14. Yüzyıl Asya Fatihi Timur’un hayatı

Tamerlane veya Timurlenk olarak da bilinen Timur (8 Nisan 1336 – 18 Şubat 1405), Orta Asya Timur İmparatorluğu’nun vahşi ve ürkütücü kurucusuydu ve sonunda Avrupa ve Asya’nın çoğunu yönetti. Tarih boyunca çok az isim onunki gibi dehşete ilham verdi. Tamerlane, yine de fatihin gerçek adı değildi. Daha doğrusu, Türkçe “demir” kelimesinden Timur olarak bilinir. 19 milyon insanı öldürdüğü tahmin edilen Timur’un tüm hayatını ele aldık.

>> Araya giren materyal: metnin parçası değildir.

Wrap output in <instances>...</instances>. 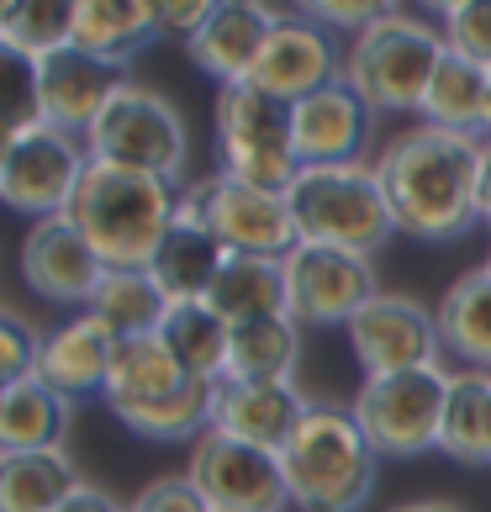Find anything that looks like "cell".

Amir Timur, antik şehirleri yerle bir eden ve tüm nüfusu kılıçtan geçiren acımasız bir fatih olarak hatırlanıyor. Öte yandan, sanat, edebiyat ve mimarlığın büyük bir patronu olarak da bilinir. İmzalı başarılarından biri, günümüzün Özbekistan’ında bulunan Semerkant şehrindeki başkentidir. Karmaşık bir adam olan Timur, ölümünden altı yüzyıl sonra bizi büyülemeye devam ediyor.

Erken dönem hayatı

Timur, 8 Nisan 1336’da, Mâverâünnehir’deki Semerkand vahasının yaklaşık 130 kilometre güneyinde, Keş şehri (şimdi Şehr-i-Sebz olarak adlandırılır) yakınlarında doğdu. Çocuğun babası Taraghai Bahdur, Barlas aşiretinin reisiydi; Timur’un annesi Tegina Begim’di. Barlaslar, Cengiz Han’ın ordularından ve Maveraünnehir’in önceki sakinlerinden gelen karışık Moğol ve Türk soyundan geliyordu. Göçebe atalarının aksine, Barlas yerleşik çiftçiler ve tüccarlardı.

İbn Arabşah’ın 14. yüzyıl biyografisi “Timurlenk veya Timur: Büyük Emir” Timur’un anne tarafından Cengiz Han’ın soyundan geldiğini belirtir; bunun doğru olup olmadığı tam olarak belli değil.

Tamerlane’nin erken yaşamının ayrıntılarının çoğu, bir dizi el yazmasından, 18. yüzyıldan 20. yüzyıla kadar yazılan ve Orta Asya, Rusya ve Avrupa’daki arşivlerde saklanan düzinelerce kahramanca masaldan geliyor. Tarihçi Ron Sela, “Timurlane’in Efsanevi Biyografileri” adlı kitabında, bunların eski el yazmalarına dayandığını savundu.

Masallar maceralarla, gizemli olaylarla ve kehanetlerle doludur. Bu hikayelere göre Timur, ilk eşi Aljai Turkanaga ile tanıştığı ve evlendiği Buhara şehrinde büyüdü. 1370 civarında öldü, ardından Saray Mülk dahil rakip bir lider olan Amir Husayn Qara’unas’ın kızlarından birkaçıyla evlendi. Timur sonunda, babalarının ya da eski kocalarının topraklarını fethederken onlarca kadını eş ve cariye olarak topladı.

Timur topal mıydı?

Timur’un adının Avrupa versiyonları “Tamerlane” veya “Tamberlane”, “Timur the Lame” anlamına gelen Timur-i-leng Türk takma adına dayanmaktadır. Timur’un cesedi, 1941’de arkeolog Mikhail Gerasimov liderliğindeki bir Rus ekibi tarafından çıkarıldı ve Timur’un sağ bacağında iki iyileşmiş yaraya dair kanıt buldular. Ayrıca sağ eli de iki parmağı eksikti.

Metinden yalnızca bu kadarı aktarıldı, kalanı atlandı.